Oct. 23 (Bloomberg) -- The Amateur Athletic Union said background checks found 150 adult participants in the U.S.’s biggest amateur sports organization with issues “that could prove to be problematic for AAU membership.”
The findings came from a screening of 27,000 adults between Sept. 1 and Oct. 15, the AAU said in a statement. It is performing security reviews on more than 100,000 coaches, adult athletes, volunteers and support staff to help identify those who might be threats to child athletes, including pedophiles and people convicted of drug-related offenses.
The background checks are part of steps to prevent abuse following allegations last year that a former president of the AAU, Bobby Dodd, molested two basketball players in the 1980s. Dodd denied the allegations and no formal charges have been brought against him.

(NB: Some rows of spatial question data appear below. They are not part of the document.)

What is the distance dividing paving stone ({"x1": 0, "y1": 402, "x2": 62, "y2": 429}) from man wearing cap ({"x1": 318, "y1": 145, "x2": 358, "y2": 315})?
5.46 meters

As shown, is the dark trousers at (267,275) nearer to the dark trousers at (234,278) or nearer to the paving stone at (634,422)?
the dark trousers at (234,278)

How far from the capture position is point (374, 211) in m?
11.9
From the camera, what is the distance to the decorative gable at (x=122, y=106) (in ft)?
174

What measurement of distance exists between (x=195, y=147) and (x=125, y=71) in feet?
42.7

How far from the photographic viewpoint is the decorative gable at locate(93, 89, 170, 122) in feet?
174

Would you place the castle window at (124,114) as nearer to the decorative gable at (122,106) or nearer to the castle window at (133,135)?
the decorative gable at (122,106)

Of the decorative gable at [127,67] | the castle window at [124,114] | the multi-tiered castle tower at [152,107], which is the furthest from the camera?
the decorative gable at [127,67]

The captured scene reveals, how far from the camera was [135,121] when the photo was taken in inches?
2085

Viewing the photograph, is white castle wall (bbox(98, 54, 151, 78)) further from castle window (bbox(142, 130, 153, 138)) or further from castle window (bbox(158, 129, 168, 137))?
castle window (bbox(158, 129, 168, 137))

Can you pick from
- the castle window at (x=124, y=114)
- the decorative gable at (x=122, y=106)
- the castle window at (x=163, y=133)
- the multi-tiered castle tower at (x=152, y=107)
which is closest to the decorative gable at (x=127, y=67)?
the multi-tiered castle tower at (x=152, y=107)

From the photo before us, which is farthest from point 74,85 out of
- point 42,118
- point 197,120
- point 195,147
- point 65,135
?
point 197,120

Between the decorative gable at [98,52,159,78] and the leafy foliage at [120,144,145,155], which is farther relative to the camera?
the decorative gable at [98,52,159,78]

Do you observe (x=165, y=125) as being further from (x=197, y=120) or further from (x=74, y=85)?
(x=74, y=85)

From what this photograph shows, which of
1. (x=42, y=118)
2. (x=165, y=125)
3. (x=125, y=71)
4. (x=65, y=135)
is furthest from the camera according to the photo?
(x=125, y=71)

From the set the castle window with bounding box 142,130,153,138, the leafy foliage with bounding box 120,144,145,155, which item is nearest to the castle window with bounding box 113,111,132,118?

“The steps that we have taken will safeguard children participating in amateur sports across the country,” AAU National President Henry Forrest said in the response. “It is our expectation that those involved in AAU programming share that philosophy, and the background checks provide an additional safeguard for our youth athletes.”
The AAU, which sponsors 250 national championships and 30,000 age-division events for more than 500,000 athletes every year, didn’t specify the offenses it found, citing privacy. It also refused to say how many of the 150 will be banned from the AAU. No one in the “problematic” group is on the board, the AAU said in an e-mail response to questions.

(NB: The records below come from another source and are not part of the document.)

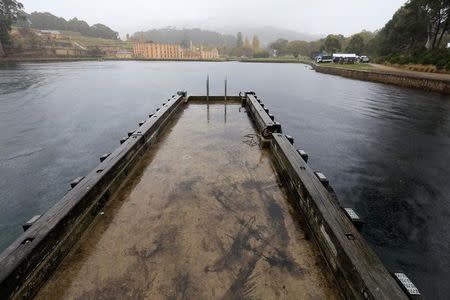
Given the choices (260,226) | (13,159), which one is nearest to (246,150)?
(260,226)

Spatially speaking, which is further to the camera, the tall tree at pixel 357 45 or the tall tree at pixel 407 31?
the tall tree at pixel 357 45

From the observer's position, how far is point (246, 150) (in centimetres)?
683

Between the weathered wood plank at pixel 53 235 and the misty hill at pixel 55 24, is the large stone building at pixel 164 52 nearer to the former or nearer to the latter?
the misty hill at pixel 55 24

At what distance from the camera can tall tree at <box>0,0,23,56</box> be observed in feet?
275

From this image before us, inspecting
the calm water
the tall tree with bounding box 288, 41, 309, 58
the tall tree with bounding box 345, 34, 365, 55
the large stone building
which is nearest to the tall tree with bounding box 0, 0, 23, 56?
the large stone building

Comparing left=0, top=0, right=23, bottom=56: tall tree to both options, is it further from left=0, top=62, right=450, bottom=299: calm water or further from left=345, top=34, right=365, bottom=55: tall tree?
left=345, top=34, right=365, bottom=55: tall tree

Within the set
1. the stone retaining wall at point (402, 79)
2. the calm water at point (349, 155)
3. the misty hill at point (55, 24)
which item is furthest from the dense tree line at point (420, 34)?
the misty hill at point (55, 24)

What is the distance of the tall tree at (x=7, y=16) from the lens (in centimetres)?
8369

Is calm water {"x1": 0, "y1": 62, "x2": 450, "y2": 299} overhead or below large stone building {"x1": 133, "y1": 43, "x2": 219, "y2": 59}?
→ below

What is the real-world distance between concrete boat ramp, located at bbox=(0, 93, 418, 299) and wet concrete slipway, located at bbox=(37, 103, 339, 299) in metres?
0.01

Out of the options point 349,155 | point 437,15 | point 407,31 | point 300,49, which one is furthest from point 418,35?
point 300,49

In June, the AAU announced that it would conduct background checks, ban one-on-one contact between adults and youths and require volunteers and staff to report any suspected child abuse to law enforcement and AAU officials.
The organization hired Alpharetta, Georgia-based LexisNexis Risk Solutions, a division of London-based Reed Elsevier, to conduct the background searches following a seven-month review of its safety policies.
Forrest said that adult memberships and renewals are slightly higher than a year ago without giving figures.